The surface temperature of the heated long cylindrical rod is approximately 430°C.

Step-by-step solution

Calculate the Reynolds number for the flow

To calculate the convective heat transfer coefficient, we first need to find the Reynolds number of the flow. The Reynolds number ($Re$) is given by $$Re=\frac{uD}{\nu }$$ where $u$ is the air velocity, $D$ is the diameter of the rod, and $\nu$ is the kinematic viscosity of air. The kinematic viscosity at ${70}^{\circ }\mathrm{C}$ is $\nu =2.2\times {10}^{-5}{\mathrm{m}}^2/\mathrm{s}$ (from a standard table of air properties). Therefore, $$Re=\frac{10m/s\times 5\times {10}^{-3}m}{2.2\times {10}^{-5}{m}^2/s}\approx 22727$$

Calculate the convective heat transfer coefficient

The convective heat transfer coefficient ($h_c$) can be calculated using the Dittus-Boelter equation for flow over a cylinder: $$h_c=0.3\times R{e}^{0.6}\times P{r}^{0.3}$$ where $Pr$ is the Prandtl number of the air, which can be taken as $Pr=0.7$ for air at ${70}^{\circ }\mathrm{C}$. Substituting the values of $Re$ and $Pr$, we get $$h_c=0.3\times {22727}^{0.6}\times {0.7}^{0.3}\approx 179.4\mathrm{W}/{\mathrm{m}}^2\mathrm{K}$$

Calculate the radiative heat transfer coefficient

The radiative heat transfer coefficient ($h_r$) can be calculated as follows: $$h_r=ϵ\sigma (T_s^3+T_{\mathrm{\infty }}^3)(T_s^2+T_{\mathrm{\infty }}^2)$$ Since we don't know the surface temperature $T_s$ yet, we can rewrite this equation in terms of heat flux: $$q=h_r(T_s-T_{\mathrm{\infty }})$$ where $q$ is the heat flux and $\sigma =5.67\times {10}^{-8}\mathrm{W}/{\mathrm{m}}^2{\mathrm{K}}^4$ is the Stefan-Boltzmann constant. The equation becomes $$q=ϵ\sigma (T_s^4-T_{\mathrm{\infty }}^4)$$

Combine convection and radiation heat transfer

The heat flux dissipated from the rod is given by $$q=h_c(T_s-T_{\mathrm{\infty }})+ϵ\sigma (T_s^4-T_{\mathrm{\infty }}^4)$$ In our case, $q=16000\mathrm{W}/{\mathrm{m}}^2$, $h_c=179.4\mathrm{W}/{\mathrm{m}}^2\mathrm{K}$, $T_{\mathrm{\infty }}={20}^{\circ }\mathrm{C}$, and $ϵ=0.95$. Plugging these values, we get $$16000=179.4(T_s-20)+0.95(5.67\times {10}^{-8})(T_s^4-{20}^4)$$

Solve for the surface temperature

To solve for the surface temperature, we will use an iterative approach. By trying different values for $T_s$, we can determine the one that makes both sides of the equation equal. By iterating, we get that the surface temperature of the rod is approximately $T_s={430}^{\circ }\mathrm{C}$. So, the surface temperature of the rod is approximately ${430}^{\circ }\mathrm{C}$.

Key concepts

Reynolds Number

The Reynolds number is a dimensionless quantity used in fluid mechanics to predict the flow regime of a fluid around a surface. It is defined as the ratio of inertial forces to viscous forces and can be expressed by the following equation:

$$Re=\frac{uD}{u}$$
where $u$ is the velocity of the flow, $D$ is a characteristic length (such as diameter of the rod), and $u$ is the kinematic viscosity of the fluid. In the context of our exercise, it helps in calculating the convective heat transfer coefficient, which is crucial for understanding how efficiently heat is transferred from the rod to the air. A higher Reynolds number indicates a turbulent flow where heat transfer is generally more efficient, whereas a lower Reynolds number suggests a laminar flow where heat transfer is less efficient.

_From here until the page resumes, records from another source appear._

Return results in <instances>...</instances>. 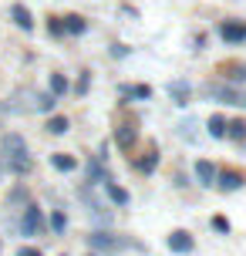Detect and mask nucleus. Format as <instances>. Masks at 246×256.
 <instances>
[{
	"label": "nucleus",
	"instance_id": "nucleus-22",
	"mask_svg": "<svg viewBox=\"0 0 246 256\" xmlns=\"http://www.w3.org/2000/svg\"><path fill=\"white\" fill-rule=\"evenodd\" d=\"M156 162H158V158H156V148H152V152H148V158L142 162V168H145V172H152V168H156Z\"/></svg>",
	"mask_w": 246,
	"mask_h": 256
},
{
	"label": "nucleus",
	"instance_id": "nucleus-3",
	"mask_svg": "<svg viewBox=\"0 0 246 256\" xmlns=\"http://www.w3.org/2000/svg\"><path fill=\"white\" fill-rule=\"evenodd\" d=\"M88 243L94 246V250L108 253V250H122V246H125V240H118V236H112V232H91Z\"/></svg>",
	"mask_w": 246,
	"mask_h": 256
},
{
	"label": "nucleus",
	"instance_id": "nucleus-27",
	"mask_svg": "<svg viewBox=\"0 0 246 256\" xmlns=\"http://www.w3.org/2000/svg\"><path fill=\"white\" fill-rule=\"evenodd\" d=\"M112 54H115V58H125V54H128V48H122V44H115V48H112Z\"/></svg>",
	"mask_w": 246,
	"mask_h": 256
},
{
	"label": "nucleus",
	"instance_id": "nucleus-7",
	"mask_svg": "<svg viewBox=\"0 0 246 256\" xmlns=\"http://www.w3.org/2000/svg\"><path fill=\"white\" fill-rule=\"evenodd\" d=\"M168 98L176 104H189L192 102V88H189V81H172L168 84Z\"/></svg>",
	"mask_w": 246,
	"mask_h": 256
},
{
	"label": "nucleus",
	"instance_id": "nucleus-13",
	"mask_svg": "<svg viewBox=\"0 0 246 256\" xmlns=\"http://www.w3.org/2000/svg\"><path fill=\"white\" fill-rule=\"evenodd\" d=\"M122 94H128V98H138V102H148L152 98V88L148 84H122Z\"/></svg>",
	"mask_w": 246,
	"mask_h": 256
},
{
	"label": "nucleus",
	"instance_id": "nucleus-8",
	"mask_svg": "<svg viewBox=\"0 0 246 256\" xmlns=\"http://www.w3.org/2000/svg\"><path fill=\"white\" fill-rule=\"evenodd\" d=\"M115 142H118V148L128 152L132 145H135V125H132V122H122V125L115 128Z\"/></svg>",
	"mask_w": 246,
	"mask_h": 256
},
{
	"label": "nucleus",
	"instance_id": "nucleus-9",
	"mask_svg": "<svg viewBox=\"0 0 246 256\" xmlns=\"http://www.w3.org/2000/svg\"><path fill=\"white\" fill-rule=\"evenodd\" d=\"M10 17H14V24L20 27V30H34V17H30V10H27L24 4H14Z\"/></svg>",
	"mask_w": 246,
	"mask_h": 256
},
{
	"label": "nucleus",
	"instance_id": "nucleus-20",
	"mask_svg": "<svg viewBox=\"0 0 246 256\" xmlns=\"http://www.w3.org/2000/svg\"><path fill=\"white\" fill-rule=\"evenodd\" d=\"M54 104H58V98H54V94H38V108H40V112H51Z\"/></svg>",
	"mask_w": 246,
	"mask_h": 256
},
{
	"label": "nucleus",
	"instance_id": "nucleus-11",
	"mask_svg": "<svg viewBox=\"0 0 246 256\" xmlns=\"http://www.w3.org/2000/svg\"><path fill=\"white\" fill-rule=\"evenodd\" d=\"M61 27H64V34H84V30H88V20H84L81 14H68Z\"/></svg>",
	"mask_w": 246,
	"mask_h": 256
},
{
	"label": "nucleus",
	"instance_id": "nucleus-17",
	"mask_svg": "<svg viewBox=\"0 0 246 256\" xmlns=\"http://www.w3.org/2000/svg\"><path fill=\"white\" fill-rule=\"evenodd\" d=\"M51 94H54V98L68 94V78L64 74H51Z\"/></svg>",
	"mask_w": 246,
	"mask_h": 256
},
{
	"label": "nucleus",
	"instance_id": "nucleus-6",
	"mask_svg": "<svg viewBox=\"0 0 246 256\" xmlns=\"http://www.w3.org/2000/svg\"><path fill=\"white\" fill-rule=\"evenodd\" d=\"M220 38L230 40V44H240V40H246V27L236 24V20H226V24H220Z\"/></svg>",
	"mask_w": 246,
	"mask_h": 256
},
{
	"label": "nucleus",
	"instance_id": "nucleus-10",
	"mask_svg": "<svg viewBox=\"0 0 246 256\" xmlns=\"http://www.w3.org/2000/svg\"><path fill=\"white\" fill-rule=\"evenodd\" d=\"M196 179H199V186H216V166L212 162H196Z\"/></svg>",
	"mask_w": 246,
	"mask_h": 256
},
{
	"label": "nucleus",
	"instance_id": "nucleus-21",
	"mask_svg": "<svg viewBox=\"0 0 246 256\" xmlns=\"http://www.w3.org/2000/svg\"><path fill=\"white\" fill-rule=\"evenodd\" d=\"M64 226H68L64 212H51V230H54V232H64Z\"/></svg>",
	"mask_w": 246,
	"mask_h": 256
},
{
	"label": "nucleus",
	"instance_id": "nucleus-25",
	"mask_svg": "<svg viewBox=\"0 0 246 256\" xmlns=\"http://www.w3.org/2000/svg\"><path fill=\"white\" fill-rule=\"evenodd\" d=\"M88 81H91V74L84 71V74H81V81H78V94H84V91H88Z\"/></svg>",
	"mask_w": 246,
	"mask_h": 256
},
{
	"label": "nucleus",
	"instance_id": "nucleus-28",
	"mask_svg": "<svg viewBox=\"0 0 246 256\" xmlns=\"http://www.w3.org/2000/svg\"><path fill=\"white\" fill-rule=\"evenodd\" d=\"M243 27H246V24H243Z\"/></svg>",
	"mask_w": 246,
	"mask_h": 256
},
{
	"label": "nucleus",
	"instance_id": "nucleus-24",
	"mask_svg": "<svg viewBox=\"0 0 246 256\" xmlns=\"http://www.w3.org/2000/svg\"><path fill=\"white\" fill-rule=\"evenodd\" d=\"M48 27H51V34H64V27H61V17H51V24H48Z\"/></svg>",
	"mask_w": 246,
	"mask_h": 256
},
{
	"label": "nucleus",
	"instance_id": "nucleus-12",
	"mask_svg": "<svg viewBox=\"0 0 246 256\" xmlns=\"http://www.w3.org/2000/svg\"><path fill=\"white\" fill-rule=\"evenodd\" d=\"M216 186L220 189H240L243 186V176L240 172H216Z\"/></svg>",
	"mask_w": 246,
	"mask_h": 256
},
{
	"label": "nucleus",
	"instance_id": "nucleus-1",
	"mask_svg": "<svg viewBox=\"0 0 246 256\" xmlns=\"http://www.w3.org/2000/svg\"><path fill=\"white\" fill-rule=\"evenodd\" d=\"M4 155L10 158V168L17 172V176H24V172H30V152H27V142L20 138V135H4Z\"/></svg>",
	"mask_w": 246,
	"mask_h": 256
},
{
	"label": "nucleus",
	"instance_id": "nucleus-16",
	"mask_svg": "<svg viewBox=\"0 0 246 256\" xmlns=\"http://www.w3.org/2000/svg\"><path fill=\"white\" fill-rule=\"evenodd\" d=\"M209 135H212V138H226V118L222 115L209 118Z\"/></svg>",
	"mask_w": 246,
	"mask_h": 256
},
{
	"label": "nucleus",
	"instance_id": "nucleus-26",
	"mask_svg": "<svg viewBox=\"0 0 246 256\" xmlns=\"http://www.w3.org/2000/svg\"><path fill=\"white\" fill-rule=\"evenodd\" d=\"M17 256H40V250H34V246H20Z\"/></svg>",
	"mask_w": 246,
	"mask_h": 256
},
{
	"label": "nucleus",
	"instance_id": "nucleus-18",
	"mask_svg": "<svg viewBox=\"0 0 246 256\" xmlns=\"http://www.w3.org/2000/svg\"><path fill=\"white\" fill-rule=\"evenodd\" d=\"M48 132H51V135H64V132H68V118L54 115L51 122H48Z\"/></svg>",
	"mask_w": 246,
	"mask_h": 256
},
{
	"label": "nucleus",
	"instance_id": "nucleus-23",
	"mask_svg": "<svg viewBox=\"0 0 246 256\" xmlns=\"http://www.w3.org/2000/svg\"><path fill=\"white\" fill-rule=\"evenodd\" d=\"M212 230H220V232H230V222H226L222 216H216V219H212Z\"/></svg>",
	"mask_w": 246,
	"mask_h": 256
},
{
	"label": "nucleus",
	"instance_id": "nucleus-15",
	"mask_svg": "<svg viewBox=\"0 0 246 256\" xmlns=\"http://www.w3.org/2000/svg\"><path fill=\"white\" fill-rule=\"evenodd\" d=\"M104 189H108V196H112V199H115L118 206H125V202H128V192L122 189V186H115L112 179H104Z\"/></svg>",
	"mask_w": 246,
	"mask_h": 256
},
{
	"label": "nucleus",
	"instance_id": "nucleus-2",
	"mask_svg": "<svg viewBox=\"0 0 246 256\" xmlns=\"http://www.w3.org/2000/svg\"><path fill=\"white\" fill-rule=\"evenodd\" d=\"M202 91H206L209 98L222 102V104H233V108H246V91L233 88L230 81H212V84H206Z\"/></svg>",
	"mask_w": 246,
	"mask_h": 256
},
{
	"label": "nucleus",
	"instance_id": "nucleus-14",
	"mask_svg": "<svg viewBox=\"0 0 246 256\" xmlns=\"http://www.w3.org/2000/svg\"><path fill=\"white\" fill-rule=\"evenodd\" d=\"M51 166L58 168V172H74V168H78V162H74V158H71V155L58 152V155H51Z\"/></svg>",
	"mask_w": 246,
	"mask_h": 256
},
{
	"label": "nucleus",
	"instance_id": "nucleus-19",
	"mask_svg": "<svg viewBox=\"0 0 246 256\" xmlns=\"http://www.w3.org/2000/svg\"><path fill=\"white\" fill-rule=\"evenodd\" d=\"M226 135H230V138H246V122H230V125H226Z\"/></svg>",
	"mask_w": 246,
	"mask_h": 256
},
{
	"label": "nucleus",
	"instance_id": "nucleus-5",
	"mask_svg": "<svg viewBox=\"0 0 246 256\" xmlns=\"http://www.w3.org/2000/svg\"><path fill=\"white\" fill-rule=\"evenodd\" d=\"M192 246H196V240L186 230H176L168 236V250H172V253H192Z\"/></svg>",
	"mask_w": 246,
	"mask_h": 256
},
{
	"label": "nucleus",
	"instance_id": "nucleus-4",
	"mask_svg": "<svg viewBox=\"0 0 246 256\" xmlns=\"http://www.w3.org/2000/svg\"><path fill=\"white\" fill-rule=\"evenodd\" d=\"M40 226H44V222H40V209H38V206H27V209H24V219H20L24 236H38Z\"/></svg>",
	"mask_w": 246,
	"mask_h": 256
}]
</instances>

To enhance understanding, it's helpful to visualize the flow of air around an object. If we imagine a streamline flow where every particle follows a smooth path, that's a laminar flow, generally at low Reynolds numbers. In contrast, turbulent flow is characterized by chaotic, irregular motion, occurring at high Reynolds numbers. This concept applies broadly—from the way air moves over an airplane wing to how blood flows in our veins.

Radiative Heat Transfer

Radiative heat transfer is the energy emitted by matter in the form of photons, or electromagnetic radiation. It is a form of heat transfer that does not require any medium, unlike conduction or convection. It comes into play when discussing how hot bodies, such as our cylindrical rod, lose heat to their surroundings.

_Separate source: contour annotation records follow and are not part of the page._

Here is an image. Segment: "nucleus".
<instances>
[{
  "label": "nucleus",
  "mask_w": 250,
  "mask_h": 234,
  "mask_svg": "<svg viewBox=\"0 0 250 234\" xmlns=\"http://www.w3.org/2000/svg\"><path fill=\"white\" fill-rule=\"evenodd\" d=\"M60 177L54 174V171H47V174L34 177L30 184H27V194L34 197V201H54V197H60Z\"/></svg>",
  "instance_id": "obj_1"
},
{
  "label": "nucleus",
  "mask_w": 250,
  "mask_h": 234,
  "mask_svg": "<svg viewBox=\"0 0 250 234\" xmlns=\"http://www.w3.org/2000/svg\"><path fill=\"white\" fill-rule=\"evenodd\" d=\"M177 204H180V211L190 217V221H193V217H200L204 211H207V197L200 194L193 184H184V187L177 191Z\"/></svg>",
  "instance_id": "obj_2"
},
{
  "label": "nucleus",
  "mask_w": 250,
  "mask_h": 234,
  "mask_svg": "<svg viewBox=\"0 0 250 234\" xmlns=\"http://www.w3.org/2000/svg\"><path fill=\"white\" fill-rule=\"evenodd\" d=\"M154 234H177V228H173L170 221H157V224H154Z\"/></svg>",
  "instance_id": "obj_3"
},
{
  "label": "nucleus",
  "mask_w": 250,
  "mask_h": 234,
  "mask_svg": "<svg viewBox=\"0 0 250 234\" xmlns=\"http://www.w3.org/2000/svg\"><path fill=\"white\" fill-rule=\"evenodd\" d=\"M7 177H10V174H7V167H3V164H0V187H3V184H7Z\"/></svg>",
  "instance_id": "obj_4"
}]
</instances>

In the exercise, we use the concept of emissivity $ϵ$ and the Stefan-Boltzmann constant $\sigma$ to derive the radiative heat transfer coefficient $h_r$. Emissivity is a measure of a material's ability to emit thermal radiation compared to a black body at the same temperature, and the Stefan-Boltzmann constant is a physical constant that describes the power radiated from a black body in terms of its temperature. The relevant formula for radiative heat transfer from the surface is:
$$q=ϵ\sigma (T_s^4-T_{\mathrm{\infty }}^4)$$
where $T_s$ is the surface temperature and $T_{\mathrm{\infty }}$ is the temperature of the surroundings. For students to fully comprehend this, imagine holding your hand near, but not touching, a hot iron—this sensation of warmth is due to radiative heat transfer. The higher the temperature difference and the higher the emissivity, the more heat is radiated away.

Heat Flux

Heat flux is the rate of heat energy transfer through a given surface per unit area. It is often expressed in watts per square meter ($W/m^2$). The concept of heat flux is central to understanding how heat is transferred in various modes such as conduction, convection, and radiation.

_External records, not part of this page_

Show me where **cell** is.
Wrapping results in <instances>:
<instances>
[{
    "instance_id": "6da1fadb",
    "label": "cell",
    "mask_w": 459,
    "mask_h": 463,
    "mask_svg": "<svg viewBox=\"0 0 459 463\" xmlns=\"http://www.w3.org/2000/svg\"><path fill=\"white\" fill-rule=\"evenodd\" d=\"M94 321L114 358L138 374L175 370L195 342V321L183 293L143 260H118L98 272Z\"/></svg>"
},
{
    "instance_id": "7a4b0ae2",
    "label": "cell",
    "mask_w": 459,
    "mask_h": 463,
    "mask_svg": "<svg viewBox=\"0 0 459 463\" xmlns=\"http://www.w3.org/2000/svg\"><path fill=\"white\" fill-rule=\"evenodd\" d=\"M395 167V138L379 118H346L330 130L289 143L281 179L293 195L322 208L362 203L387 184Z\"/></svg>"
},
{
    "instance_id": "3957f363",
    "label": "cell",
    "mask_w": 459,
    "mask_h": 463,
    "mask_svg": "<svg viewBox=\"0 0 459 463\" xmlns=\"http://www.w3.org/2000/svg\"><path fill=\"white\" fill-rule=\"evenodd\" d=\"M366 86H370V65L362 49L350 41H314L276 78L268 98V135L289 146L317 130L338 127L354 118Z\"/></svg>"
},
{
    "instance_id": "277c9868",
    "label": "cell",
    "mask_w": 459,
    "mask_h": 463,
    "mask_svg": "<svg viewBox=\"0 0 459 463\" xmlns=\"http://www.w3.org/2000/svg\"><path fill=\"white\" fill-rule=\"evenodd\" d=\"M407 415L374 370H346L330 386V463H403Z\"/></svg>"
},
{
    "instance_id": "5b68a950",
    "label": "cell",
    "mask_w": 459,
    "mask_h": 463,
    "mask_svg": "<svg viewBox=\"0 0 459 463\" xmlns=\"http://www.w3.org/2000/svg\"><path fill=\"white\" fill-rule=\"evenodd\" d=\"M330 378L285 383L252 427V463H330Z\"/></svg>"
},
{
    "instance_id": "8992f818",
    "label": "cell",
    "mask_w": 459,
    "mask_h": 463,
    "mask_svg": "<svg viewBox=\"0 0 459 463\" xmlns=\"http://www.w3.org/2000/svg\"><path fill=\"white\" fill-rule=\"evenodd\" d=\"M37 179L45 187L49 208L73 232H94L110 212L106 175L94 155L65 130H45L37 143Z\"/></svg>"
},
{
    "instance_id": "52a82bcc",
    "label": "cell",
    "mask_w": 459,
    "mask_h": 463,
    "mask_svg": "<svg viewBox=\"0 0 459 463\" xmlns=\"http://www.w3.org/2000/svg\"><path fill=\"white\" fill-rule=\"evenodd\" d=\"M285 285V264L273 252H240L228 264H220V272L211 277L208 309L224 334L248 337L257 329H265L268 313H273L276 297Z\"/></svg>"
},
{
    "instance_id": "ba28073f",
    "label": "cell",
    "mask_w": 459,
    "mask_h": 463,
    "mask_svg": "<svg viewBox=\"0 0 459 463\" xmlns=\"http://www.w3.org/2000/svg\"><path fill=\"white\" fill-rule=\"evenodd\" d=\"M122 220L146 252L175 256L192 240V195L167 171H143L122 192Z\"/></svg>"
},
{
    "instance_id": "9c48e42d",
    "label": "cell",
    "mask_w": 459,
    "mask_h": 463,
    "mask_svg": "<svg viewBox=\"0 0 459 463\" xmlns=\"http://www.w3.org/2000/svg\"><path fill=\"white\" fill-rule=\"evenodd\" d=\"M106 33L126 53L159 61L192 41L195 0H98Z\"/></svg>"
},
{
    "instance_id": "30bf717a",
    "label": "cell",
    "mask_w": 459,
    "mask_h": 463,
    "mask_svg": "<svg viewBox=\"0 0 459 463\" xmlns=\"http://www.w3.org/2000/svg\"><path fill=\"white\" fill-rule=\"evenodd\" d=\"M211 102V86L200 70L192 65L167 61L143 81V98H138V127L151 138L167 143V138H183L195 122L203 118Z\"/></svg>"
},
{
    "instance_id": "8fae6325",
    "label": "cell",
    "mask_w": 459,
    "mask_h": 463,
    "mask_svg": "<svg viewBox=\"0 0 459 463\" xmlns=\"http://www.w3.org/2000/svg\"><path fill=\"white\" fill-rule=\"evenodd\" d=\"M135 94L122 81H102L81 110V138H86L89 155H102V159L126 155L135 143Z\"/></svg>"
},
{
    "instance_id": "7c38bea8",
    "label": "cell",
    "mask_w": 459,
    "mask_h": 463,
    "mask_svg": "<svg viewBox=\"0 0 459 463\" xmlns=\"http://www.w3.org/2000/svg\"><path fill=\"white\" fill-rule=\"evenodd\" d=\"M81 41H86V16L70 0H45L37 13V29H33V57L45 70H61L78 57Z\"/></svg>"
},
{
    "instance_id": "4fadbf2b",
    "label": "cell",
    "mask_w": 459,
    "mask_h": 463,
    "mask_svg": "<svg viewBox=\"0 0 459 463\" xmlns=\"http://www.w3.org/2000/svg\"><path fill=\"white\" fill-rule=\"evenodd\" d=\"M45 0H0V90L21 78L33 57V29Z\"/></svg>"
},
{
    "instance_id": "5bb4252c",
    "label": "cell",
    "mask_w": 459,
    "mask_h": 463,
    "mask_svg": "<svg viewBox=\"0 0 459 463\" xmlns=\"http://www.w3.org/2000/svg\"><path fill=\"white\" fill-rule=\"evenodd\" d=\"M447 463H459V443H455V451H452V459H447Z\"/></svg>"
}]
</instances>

In the step-by-step solution provided, heat flux represents the total heat being dissipated from the rod into the surrounding air, and is the sum of both convective and radiative heat transfer components:
$$q=h_c(T_s-T_{\mathrm{\infty }})+ϵ\sigma (T_s^4-T_{\mathrm{\infty }}^4)$$
Here $h_c$ represents the convective heat transfer coefficient, and the combination with the emissivity $ϵ$ and Stefan-Boltzmann constant $\sigma$ captures the radiative component. As an analogy, you could think of a light bulb: it emits light (analogous to radiation) that spreads out over an area—the intensity of that light at any point on that area is analogous to heat flux. Students encountering this concept should consider both the intensity of the heat source and the area over which the heat is being spread to really understand the implications of heat flux in thermodynamics.